The current pass wraps CTA-wide shared-memory syncs and also inserts fences around linear mbarrier wait/use and use/arrive handoff patterns. It is intentionally conservative and does not try to infer arbitrary barrier protocols.
- Returns:
fpass – The result pass
- Return type:
tvm.transform.Pass
- tilelang.transform.LegalizeVectorizedLoop()¶
LegalizeLoopVectorize
- Returns:
fpass – The result pass
- Return type:
tvm.transform.Pass
- tilelang.transform.LegalizeSafeMemoryAccess()¶
LegalizeLoopVectorize
- Returns:
fpass – The result pass
- Return type:
tvm.transform.Pass
- tilelang.transform.LowerAccessPtr()¶
Lower TileLang frontend tl.access_ptr to tir.builtin.tvm_access_ptr.
- Returns:
fpass – The result pass
- Return type:
tvm.transform.Pass
- tilelang.transform.MakePackedAPI()¶
MakePackedAPI
- Returns:
fpass – The result pass
- Return type:
tvm.transform.Pass
- tilelang.transform.AnnotateDeviceRegions()¶
AnnotateDeviceRegions
- Returns:
fpass – The result pass
- Return type:
tvm.transform.Pass
- tilelang.transform.SplitHostDevice()¶
Split host/device functions even for empty kernels.
- Returns:
fpass – The result pass
- Return type:
tvm.transform.Pass
- tilelang.transform.AnnotateReadOnlyParams()¶
Annotate read-only handle parameters for PrimFuncs.

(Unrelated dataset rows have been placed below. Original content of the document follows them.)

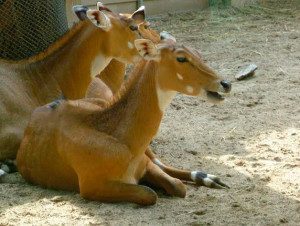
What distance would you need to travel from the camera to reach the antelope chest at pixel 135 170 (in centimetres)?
629

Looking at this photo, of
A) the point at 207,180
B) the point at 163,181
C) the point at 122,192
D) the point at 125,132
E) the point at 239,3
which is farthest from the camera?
the point at 239,3

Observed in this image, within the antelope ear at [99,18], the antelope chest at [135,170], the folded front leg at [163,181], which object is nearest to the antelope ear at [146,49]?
the antelope chest at [135,170]

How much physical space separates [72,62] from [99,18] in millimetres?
651

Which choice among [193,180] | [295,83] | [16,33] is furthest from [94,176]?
[295,83]

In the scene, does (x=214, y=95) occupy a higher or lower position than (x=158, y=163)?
higher

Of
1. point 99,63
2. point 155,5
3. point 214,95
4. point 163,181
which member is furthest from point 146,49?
point 155,5

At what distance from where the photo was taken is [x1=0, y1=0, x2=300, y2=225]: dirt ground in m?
6.00

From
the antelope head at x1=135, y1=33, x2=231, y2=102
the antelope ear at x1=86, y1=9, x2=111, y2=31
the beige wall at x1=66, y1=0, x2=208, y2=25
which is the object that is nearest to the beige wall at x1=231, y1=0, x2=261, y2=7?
the beige wall at x1=66, y1=0, x2=208, y2=25

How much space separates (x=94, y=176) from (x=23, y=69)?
93.7 inches

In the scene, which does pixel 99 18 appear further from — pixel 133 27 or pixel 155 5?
pixel 155 5

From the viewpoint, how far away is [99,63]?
8.11 meters

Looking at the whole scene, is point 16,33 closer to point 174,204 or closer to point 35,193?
point 35,193

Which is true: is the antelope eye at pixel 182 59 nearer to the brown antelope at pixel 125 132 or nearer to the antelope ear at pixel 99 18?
the brown antelope at pixel 125 132

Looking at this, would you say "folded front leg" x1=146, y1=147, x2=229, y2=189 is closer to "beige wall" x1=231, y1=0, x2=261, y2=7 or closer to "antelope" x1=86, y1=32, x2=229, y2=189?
"antelope" x1=86, y1=32, x2=229, y2=189
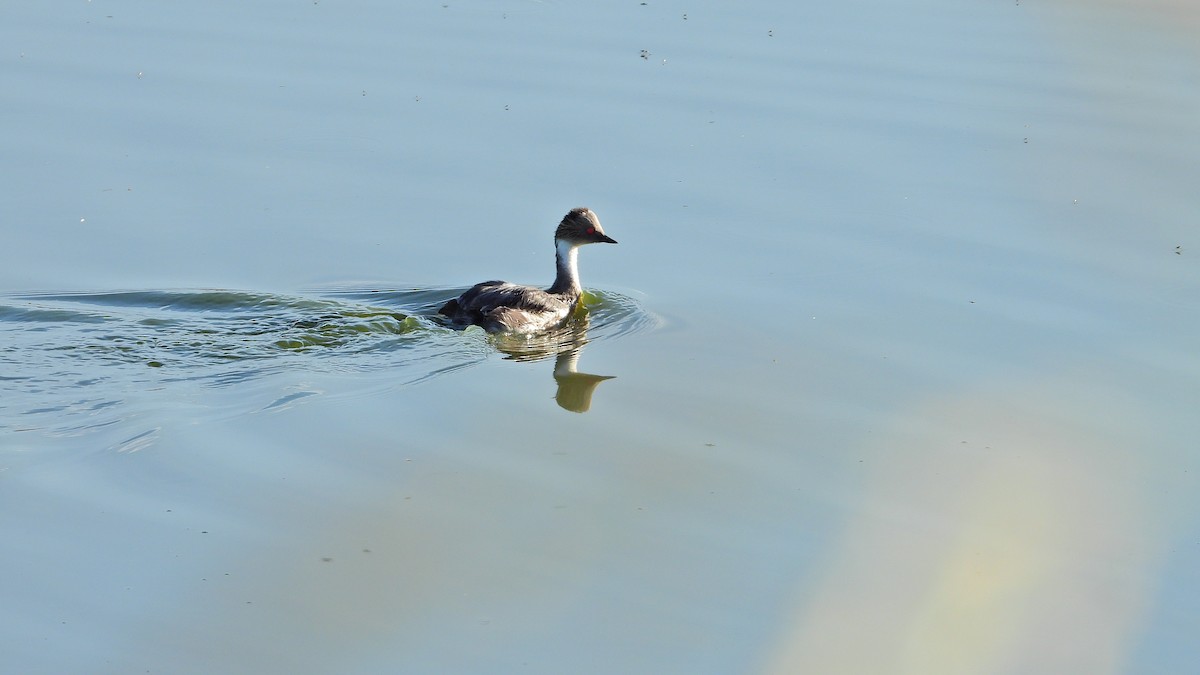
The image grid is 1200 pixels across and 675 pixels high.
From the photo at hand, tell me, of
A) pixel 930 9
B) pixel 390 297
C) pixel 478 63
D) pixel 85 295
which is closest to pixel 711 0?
pixel 930 9

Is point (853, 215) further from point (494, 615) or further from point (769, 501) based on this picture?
point (494, 615)

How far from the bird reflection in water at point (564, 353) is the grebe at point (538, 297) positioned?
0.27 feet

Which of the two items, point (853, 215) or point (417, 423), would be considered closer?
point (417, 423)

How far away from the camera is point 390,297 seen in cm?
1123

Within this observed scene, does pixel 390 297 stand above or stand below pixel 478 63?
below

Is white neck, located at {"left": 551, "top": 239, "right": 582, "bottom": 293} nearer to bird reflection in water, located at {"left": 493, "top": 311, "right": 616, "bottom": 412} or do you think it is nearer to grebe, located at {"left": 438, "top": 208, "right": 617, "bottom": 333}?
grebe, located at {"left": 438, "top": 208, "right": 617, "bottom": 333}

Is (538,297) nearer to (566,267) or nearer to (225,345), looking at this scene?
(566,267)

Adds attribute tl.readonly_param_indices listing param indices that are never written, enabling CUDA codegen to emit const qualifiers to unlock read-only cache loads.
- Returns:
fpass – The result pass
- Return type:
tvm.transform.Pass
- tilelang.transform.VectorizeLoop(enable_vectorize=True)¶
VectorizeLoop
- Returns:
fpass – The result pass
- Return type:
tvm.transform.Pass
- Parameters:
enable_vectorize (bool)
- tilelang.transform.LowerPTXAsyncCopy()¶
Lower eligible global->shared copies into PTX cp.async on CUDA.

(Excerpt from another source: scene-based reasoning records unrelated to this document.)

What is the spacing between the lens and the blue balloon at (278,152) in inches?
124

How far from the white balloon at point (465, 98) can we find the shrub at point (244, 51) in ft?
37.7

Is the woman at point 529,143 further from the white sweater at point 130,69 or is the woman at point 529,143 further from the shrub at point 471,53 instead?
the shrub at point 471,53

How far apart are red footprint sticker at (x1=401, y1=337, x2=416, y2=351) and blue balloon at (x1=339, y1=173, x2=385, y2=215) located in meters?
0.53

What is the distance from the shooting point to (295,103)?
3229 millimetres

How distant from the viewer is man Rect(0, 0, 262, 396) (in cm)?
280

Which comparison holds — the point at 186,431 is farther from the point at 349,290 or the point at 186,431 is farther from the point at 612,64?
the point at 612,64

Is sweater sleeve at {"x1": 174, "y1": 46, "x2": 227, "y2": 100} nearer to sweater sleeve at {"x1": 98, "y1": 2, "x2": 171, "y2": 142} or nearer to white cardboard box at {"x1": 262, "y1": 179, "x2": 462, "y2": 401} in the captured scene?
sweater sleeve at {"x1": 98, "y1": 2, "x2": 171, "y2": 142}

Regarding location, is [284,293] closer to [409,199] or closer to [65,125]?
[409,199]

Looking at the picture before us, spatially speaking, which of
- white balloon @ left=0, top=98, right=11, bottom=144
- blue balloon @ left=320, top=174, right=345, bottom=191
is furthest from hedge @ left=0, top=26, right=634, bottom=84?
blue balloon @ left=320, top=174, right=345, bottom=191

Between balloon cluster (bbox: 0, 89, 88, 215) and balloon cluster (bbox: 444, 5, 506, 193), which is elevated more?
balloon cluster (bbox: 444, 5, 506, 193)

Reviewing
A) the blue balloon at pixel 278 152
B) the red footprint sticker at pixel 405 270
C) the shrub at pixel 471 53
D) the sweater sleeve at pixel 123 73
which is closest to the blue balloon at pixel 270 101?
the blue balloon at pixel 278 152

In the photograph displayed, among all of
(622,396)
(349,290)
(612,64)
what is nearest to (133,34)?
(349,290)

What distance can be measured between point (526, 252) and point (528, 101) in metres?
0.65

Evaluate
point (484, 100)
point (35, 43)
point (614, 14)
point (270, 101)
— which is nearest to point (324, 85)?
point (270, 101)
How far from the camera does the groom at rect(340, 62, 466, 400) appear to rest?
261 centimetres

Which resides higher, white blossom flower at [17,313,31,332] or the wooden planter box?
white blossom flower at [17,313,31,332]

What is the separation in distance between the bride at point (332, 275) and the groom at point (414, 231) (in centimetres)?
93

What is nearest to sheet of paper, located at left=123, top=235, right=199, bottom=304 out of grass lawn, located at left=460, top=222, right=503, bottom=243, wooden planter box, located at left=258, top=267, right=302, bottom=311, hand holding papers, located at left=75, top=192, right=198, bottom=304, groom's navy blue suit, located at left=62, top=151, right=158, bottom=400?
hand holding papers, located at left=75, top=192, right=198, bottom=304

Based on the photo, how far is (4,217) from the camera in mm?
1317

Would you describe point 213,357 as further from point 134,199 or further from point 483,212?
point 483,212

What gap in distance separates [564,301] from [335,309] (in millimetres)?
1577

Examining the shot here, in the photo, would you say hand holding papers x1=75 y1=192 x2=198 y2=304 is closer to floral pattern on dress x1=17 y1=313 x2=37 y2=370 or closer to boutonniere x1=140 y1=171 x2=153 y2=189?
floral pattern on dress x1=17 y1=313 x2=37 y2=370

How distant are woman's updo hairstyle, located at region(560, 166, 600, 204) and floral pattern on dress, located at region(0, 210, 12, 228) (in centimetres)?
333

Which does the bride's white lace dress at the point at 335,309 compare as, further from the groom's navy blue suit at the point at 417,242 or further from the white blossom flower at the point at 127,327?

When enabled (pass config tl.enable_async_copy, default True), this pass may rewrite plain user-written global->shared BufferStore patterns (e.g. SIMT copies in T.Parallel) into tir.ptx_cp_async, and insert tir.ptx_commit_group + tir.ptx_wait_group(0) to preserve synchronous semantics for normal stores. If explicit commit/wait intrinsics already exist, the pass avoids duplicating them (and may insert a missing commit immediately before an existing wait to cover injected cp.async).
- Returns:
fpass – The result pass
- Return type:
tvm.transform.Pass
- tilelang.transform.InjectPTXAsyncCopy()¶
Deprecated alias of LowerPTXAsyncCopy.
- tilelang.transform.LowerDeviceStorageAccessInfo()¶
Lower attached storage access information on device.
- Returns:
fpass – The result pass
- Return type:
tvm.transform.Pass
Note
Run this pass after all storage access analysis finish.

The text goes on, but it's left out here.